16 Different Materials

Part 2

Part 1

  • Laminate
  • Ceramic/Porcelain
  • Granite
  • Engineered Stone

Part 2

  • Hardwood/Butcher Block
  • Stainless Steel
  • Solid Surface
  • Marble
  • Soapstone
  • Concrete

Part 3

  • Lava
  • Copper
  • Pewter
  • Zinc
  • Limestone
  • Bamboo
  1. Hardwood or Butcher Block Countertops
  2. Natural hardwoods such as oak or maple make beautiful countertops, (Figure 5). They can be purchased to meet almost any size requirement and it is very easy to cut out for sinks and faucets. There has always been a concern with respect to sanitization of wood countertops. If the countertop is properly maintained and sealed bacteria cannot enter the wood pores. However, if scratches are not properly sealed, and the scratch is deeper than the protective surface coating, bacteria can grow.

    Hardwood countertop

    Figure 5 - Hardwood countertop

    Advantages: Smooth; can be sanded and resealed when necessary, easy to provide cut outs for sinks and faucets.

    Disadvantages: Can warp if not properly maintained, hot pots and pans may scorch and damage surface, requires maintenance and resealing.

    Additional information on bamboo countertops.

  3. Stainless Steel Countertops
  4. Stainless steel countertops, (Figure 6), are the ultimate countertop for wear and cleaning, which is why it is used in restaurants. Constructed to exact measurements, seams are highly unusual. They are 100% heat and stain resistant.

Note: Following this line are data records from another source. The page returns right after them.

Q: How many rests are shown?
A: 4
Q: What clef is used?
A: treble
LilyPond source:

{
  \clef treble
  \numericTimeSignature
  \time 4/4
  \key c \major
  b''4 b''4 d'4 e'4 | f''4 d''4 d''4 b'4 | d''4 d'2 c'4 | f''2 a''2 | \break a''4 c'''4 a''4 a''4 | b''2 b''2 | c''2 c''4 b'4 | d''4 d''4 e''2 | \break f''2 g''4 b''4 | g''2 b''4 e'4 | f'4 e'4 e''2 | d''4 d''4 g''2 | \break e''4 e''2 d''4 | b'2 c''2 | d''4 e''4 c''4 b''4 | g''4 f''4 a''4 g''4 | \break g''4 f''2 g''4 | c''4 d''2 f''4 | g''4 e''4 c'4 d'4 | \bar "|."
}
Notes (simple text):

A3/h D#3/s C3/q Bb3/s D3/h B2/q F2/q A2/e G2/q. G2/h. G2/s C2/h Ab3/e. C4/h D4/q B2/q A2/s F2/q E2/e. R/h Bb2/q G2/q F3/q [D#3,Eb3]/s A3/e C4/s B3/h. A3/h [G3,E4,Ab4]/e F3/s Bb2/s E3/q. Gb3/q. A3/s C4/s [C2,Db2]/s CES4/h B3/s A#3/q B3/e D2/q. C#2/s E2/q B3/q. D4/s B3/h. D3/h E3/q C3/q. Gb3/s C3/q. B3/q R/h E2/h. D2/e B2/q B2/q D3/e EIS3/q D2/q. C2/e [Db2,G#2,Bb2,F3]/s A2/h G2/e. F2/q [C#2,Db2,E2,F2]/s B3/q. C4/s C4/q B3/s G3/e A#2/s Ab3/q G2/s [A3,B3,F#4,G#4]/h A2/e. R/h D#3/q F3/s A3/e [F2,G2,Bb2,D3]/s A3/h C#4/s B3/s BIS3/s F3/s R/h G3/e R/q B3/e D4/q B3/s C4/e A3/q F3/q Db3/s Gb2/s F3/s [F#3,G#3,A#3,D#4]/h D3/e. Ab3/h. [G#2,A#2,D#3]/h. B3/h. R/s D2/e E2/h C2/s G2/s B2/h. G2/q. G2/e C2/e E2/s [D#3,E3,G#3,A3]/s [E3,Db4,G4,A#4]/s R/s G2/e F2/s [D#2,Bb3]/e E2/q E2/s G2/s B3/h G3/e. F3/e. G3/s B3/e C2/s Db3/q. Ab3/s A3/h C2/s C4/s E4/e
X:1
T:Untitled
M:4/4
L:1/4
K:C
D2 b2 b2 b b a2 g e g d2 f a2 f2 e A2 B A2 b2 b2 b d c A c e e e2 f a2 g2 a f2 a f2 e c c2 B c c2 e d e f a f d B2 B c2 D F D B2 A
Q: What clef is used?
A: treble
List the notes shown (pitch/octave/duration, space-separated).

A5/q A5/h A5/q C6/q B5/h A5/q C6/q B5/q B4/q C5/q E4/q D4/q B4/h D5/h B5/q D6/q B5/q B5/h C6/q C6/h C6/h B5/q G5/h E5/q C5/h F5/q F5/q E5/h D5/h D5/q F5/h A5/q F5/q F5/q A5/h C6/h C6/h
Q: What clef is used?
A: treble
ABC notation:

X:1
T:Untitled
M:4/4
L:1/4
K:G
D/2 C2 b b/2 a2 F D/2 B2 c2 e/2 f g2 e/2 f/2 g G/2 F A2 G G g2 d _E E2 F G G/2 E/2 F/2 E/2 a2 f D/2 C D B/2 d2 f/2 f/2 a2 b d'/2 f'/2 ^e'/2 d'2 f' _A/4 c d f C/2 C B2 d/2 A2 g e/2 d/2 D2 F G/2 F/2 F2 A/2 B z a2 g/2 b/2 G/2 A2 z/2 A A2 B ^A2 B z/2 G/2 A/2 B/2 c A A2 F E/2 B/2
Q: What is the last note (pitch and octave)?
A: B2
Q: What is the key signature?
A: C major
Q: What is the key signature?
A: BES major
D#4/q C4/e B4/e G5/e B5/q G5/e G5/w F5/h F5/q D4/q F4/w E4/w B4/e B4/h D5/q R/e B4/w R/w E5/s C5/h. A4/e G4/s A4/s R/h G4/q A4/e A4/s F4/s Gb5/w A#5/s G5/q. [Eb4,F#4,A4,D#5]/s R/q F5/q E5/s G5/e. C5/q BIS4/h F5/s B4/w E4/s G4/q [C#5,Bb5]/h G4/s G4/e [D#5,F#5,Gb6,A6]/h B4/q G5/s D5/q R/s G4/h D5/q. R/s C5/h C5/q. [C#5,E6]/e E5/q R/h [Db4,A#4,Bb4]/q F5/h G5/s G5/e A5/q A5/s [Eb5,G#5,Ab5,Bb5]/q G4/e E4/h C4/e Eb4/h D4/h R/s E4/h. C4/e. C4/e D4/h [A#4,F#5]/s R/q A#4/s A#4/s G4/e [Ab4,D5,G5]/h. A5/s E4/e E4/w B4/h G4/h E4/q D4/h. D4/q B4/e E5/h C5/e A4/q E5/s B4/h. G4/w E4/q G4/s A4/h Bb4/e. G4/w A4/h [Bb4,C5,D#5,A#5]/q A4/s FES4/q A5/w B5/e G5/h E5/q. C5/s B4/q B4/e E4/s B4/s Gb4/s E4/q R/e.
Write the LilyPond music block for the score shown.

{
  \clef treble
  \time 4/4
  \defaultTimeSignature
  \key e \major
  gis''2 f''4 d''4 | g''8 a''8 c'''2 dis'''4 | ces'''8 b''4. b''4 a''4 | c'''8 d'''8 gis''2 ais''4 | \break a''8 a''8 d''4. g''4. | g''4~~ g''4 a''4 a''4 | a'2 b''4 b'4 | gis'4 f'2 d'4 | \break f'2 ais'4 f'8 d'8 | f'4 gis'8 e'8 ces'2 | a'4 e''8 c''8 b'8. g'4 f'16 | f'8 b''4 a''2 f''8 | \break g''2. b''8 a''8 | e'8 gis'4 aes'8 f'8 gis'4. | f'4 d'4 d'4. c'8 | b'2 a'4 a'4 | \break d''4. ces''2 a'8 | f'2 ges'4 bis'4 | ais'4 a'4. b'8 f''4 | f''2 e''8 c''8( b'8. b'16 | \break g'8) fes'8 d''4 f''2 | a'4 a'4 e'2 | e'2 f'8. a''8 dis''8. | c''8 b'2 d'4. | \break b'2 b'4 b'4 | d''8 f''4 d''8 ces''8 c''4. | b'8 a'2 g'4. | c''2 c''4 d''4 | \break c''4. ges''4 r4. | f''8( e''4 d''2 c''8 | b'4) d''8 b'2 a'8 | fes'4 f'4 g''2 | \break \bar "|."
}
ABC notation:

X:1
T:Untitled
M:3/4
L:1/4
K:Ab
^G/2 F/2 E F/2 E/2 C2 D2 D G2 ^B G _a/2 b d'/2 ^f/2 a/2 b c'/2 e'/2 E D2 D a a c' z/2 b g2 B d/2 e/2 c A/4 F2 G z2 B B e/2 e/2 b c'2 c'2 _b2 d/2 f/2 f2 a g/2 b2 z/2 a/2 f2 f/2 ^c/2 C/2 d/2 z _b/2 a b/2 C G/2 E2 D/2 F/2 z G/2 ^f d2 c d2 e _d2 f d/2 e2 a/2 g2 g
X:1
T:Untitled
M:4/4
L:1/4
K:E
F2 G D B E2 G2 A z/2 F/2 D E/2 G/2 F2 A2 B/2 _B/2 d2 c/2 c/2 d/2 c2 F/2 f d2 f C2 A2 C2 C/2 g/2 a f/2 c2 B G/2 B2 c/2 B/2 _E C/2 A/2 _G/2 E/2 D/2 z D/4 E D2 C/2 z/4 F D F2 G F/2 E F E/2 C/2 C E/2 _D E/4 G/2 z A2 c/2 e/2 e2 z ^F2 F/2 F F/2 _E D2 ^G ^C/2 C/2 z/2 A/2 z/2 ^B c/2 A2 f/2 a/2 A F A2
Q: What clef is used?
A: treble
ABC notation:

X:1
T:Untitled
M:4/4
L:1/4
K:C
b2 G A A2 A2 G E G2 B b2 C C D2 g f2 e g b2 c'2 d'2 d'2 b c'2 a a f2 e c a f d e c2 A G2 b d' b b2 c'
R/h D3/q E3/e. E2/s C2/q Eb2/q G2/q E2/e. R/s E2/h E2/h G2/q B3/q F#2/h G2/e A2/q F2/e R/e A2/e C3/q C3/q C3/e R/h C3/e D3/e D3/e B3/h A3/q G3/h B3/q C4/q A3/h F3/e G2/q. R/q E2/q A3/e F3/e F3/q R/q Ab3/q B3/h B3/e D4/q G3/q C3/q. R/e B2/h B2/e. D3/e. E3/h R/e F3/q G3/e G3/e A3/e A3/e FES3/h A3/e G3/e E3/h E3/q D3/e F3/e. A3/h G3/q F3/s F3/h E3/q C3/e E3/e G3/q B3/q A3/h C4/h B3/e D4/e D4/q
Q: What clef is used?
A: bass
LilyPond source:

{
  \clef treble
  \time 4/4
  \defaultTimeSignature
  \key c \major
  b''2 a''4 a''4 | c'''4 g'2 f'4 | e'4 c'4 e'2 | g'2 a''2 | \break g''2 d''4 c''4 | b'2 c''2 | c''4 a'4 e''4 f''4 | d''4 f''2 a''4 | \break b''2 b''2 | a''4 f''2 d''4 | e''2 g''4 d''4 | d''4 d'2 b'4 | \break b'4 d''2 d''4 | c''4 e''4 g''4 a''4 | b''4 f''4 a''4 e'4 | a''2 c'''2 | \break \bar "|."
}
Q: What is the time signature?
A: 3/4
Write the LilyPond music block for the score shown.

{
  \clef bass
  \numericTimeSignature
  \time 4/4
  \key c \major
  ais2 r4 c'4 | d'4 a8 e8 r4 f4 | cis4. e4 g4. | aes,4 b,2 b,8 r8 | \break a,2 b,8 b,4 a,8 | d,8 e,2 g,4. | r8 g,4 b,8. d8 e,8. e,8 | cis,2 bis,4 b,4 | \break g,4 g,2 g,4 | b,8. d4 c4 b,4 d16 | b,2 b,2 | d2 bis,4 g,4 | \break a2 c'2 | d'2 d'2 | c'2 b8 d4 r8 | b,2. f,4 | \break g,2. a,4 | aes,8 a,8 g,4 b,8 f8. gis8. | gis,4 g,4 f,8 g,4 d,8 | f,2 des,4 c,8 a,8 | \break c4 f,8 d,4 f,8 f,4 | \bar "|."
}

However, they do have a tendency to scratch and dull.

    Stainless steel countertop

    Figure 6 - Stainless steel countertop

    Advantages: Hot pots and pans cannot damage surface very easy to clean and impervious to bacteria.

    Disadvantages: Expensive; can look very commercial; requires special tools in order to provide cut outs for sinks and faucets.

  5. Solid Surface Countertops
  6. Whether your design vision is simple, white and monolithic or curvaceous and colorful, a solid surface countertop, (Figure 7), can help to fulfill it. Combining well – both practically and visually – with other materials such as stainless steel, wood and glass, solid surface materials incorporate sinks, hobs and taps in a flowing, seemingly seamless design

    Solid surface countertop

    Figure 7 - Solid surface countertop

    Advantages: Hundreds of colors and patterns; seamless; stain resistant, repairable, replaceable.

    Disadvantages: Hot pans, pots and stains can damage the surface; moderately expensive.

  7. Marble Countertops
  8. Nothing is more luxurious than a marble countertop, (Figure 8). But, marble is not a good surface for kitchens that are "used" to cook in. Marble has a tendency to stain and must be resealed on a regular basis. Marble is now being quarried all over the world and because of that it is available in hundreds of patterns and colors.

    Marble countertop

    Figure 8 - Marble countertops

    Advantages: Waterproof; heat resistant; elegant

    Disadvantages: Expensive; porous; stains easily; can scratch, chip and crack needs resealing periodically, seams show, cut-outs must be factory ordered.

  9. Soapstone Countertops
  10. Soapstone countertops, (Figure 9), have an advantage over other natural stones such as granite and marble because it is inert and alkalis and acids won't affect it. As talc is in soapstone it is soft to the touch and gives the feeling of rubbing a piece of dry soap. It stands up for years and years and is commonly used in historic homes.

    Soapstone countertop

    Figure 9 - Soapstone countertop

    Advantages: Deep color; smooth; somewhat stain resistant.

    Disadvantages: Requires regular maintenance with applications of mineral oil; may crack and darken over time stains can be removed by sanding; color matching is difficult.